- Extrait présenté:
%%

Des passerelles d'embarquement à l'aéroport international de Beyrouth le 4 juin 2025. Philippe HAGE BOUTROS
Le président de l’Association des agences de voyage et de tourisme au Liban (ATTAL), Jean Abboud, a estimé, dans une déclaration à la presse, que la saison touristique avait été « réussie », malgré la guerre survenue entre l’Iran et Israël au début de l’été, soulignant que la filière avait pu « compenser les pertes subies par le secteur touristique lors de la saison précédente ».
Contacté par L’Orient-Le Jour, il a indiqué que le chiffre d’affaires des agences de voyage devrait atteindre au moins 45 à 50 millions de dollars par mois cette année (soit 540 à 600 millions de dollars par an en théorie), compte tenu des performances enregistrées jusqu’à présent. Il a ajouté que cette moyenne était tombée à 5 millions de dollars dans le sillage du déclenchement de la guerre de Gaza et de l’ouverture du front de soutien par le Hezbollah au Liban-Sud. Elle était ensuite remontée à 40 millions de dollars l’été 2024, avant que l’offensive israélienne ne pousse toutes les compagnies aériennes étrangères à cesser de desservir Beyrouth de fin septembre à début décembre 2024.

%%

- Données fournies:
%%

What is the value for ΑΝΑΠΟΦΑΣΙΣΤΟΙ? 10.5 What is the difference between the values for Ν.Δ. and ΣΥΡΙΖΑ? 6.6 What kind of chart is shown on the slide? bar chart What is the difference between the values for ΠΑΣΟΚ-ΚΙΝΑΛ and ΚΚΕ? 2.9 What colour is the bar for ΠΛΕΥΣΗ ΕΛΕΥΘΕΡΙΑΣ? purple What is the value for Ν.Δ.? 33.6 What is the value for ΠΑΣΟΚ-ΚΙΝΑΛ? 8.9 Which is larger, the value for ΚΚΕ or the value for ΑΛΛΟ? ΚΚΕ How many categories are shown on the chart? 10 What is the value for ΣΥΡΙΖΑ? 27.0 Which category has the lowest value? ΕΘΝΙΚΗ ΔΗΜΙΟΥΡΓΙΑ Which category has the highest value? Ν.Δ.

%%

- Consigne: Rédigez, s'il vous plaît, la suite de l'article sur la saison touristique au Liban, juste après sa dernière phrase. La liste n'a aucun lien avec l'article sur la saison touristique au Liban.

- Réponse:
« Avant la crise de 2019 et le Covid-19, cette moyenne était d’environ 65 millions de dollars par mois », a-t-il précisé. Ces chiffres constituent des estimations de l’ATTAL, qui ne les diffuse toutefois pas sous cette forme.
Alors que les acteurs du secteur touristique que nous avions interrogés en septembre nous avaient indiqués être restés sur leur faim après une saison estivale qui s’annonçait prometteuse, mais qui s’était finalement avérée en deçà de leurs attentes, Jean Abboud a considéré, dans sa déclaration à la presse, que le bilan n’avait rien de décevant, compte tenu des circonstances.
« La venue de plusieurs touristes du Golfe, ainsi que de touristes de nationalités irakienne, égyptienne et jordanienne, sans oublier la présence notable de la diaspora libanaise, ont contribué à entretenir l’activité du secteur », a-t-il ajouté, soulignant que certaines filières comme les maisons d’hôtes avaient même affiché complet pendant toute la saison.
Selon des chiffres publiés au début du mois, le nombre de passagers à l’aéroport international de Beyrouth (AIB), pour les arrivées, transits et départs, a augmenté de 8,63 % par rapport à la même période en 2024 et de près de 40 % pour le seul mois d’août.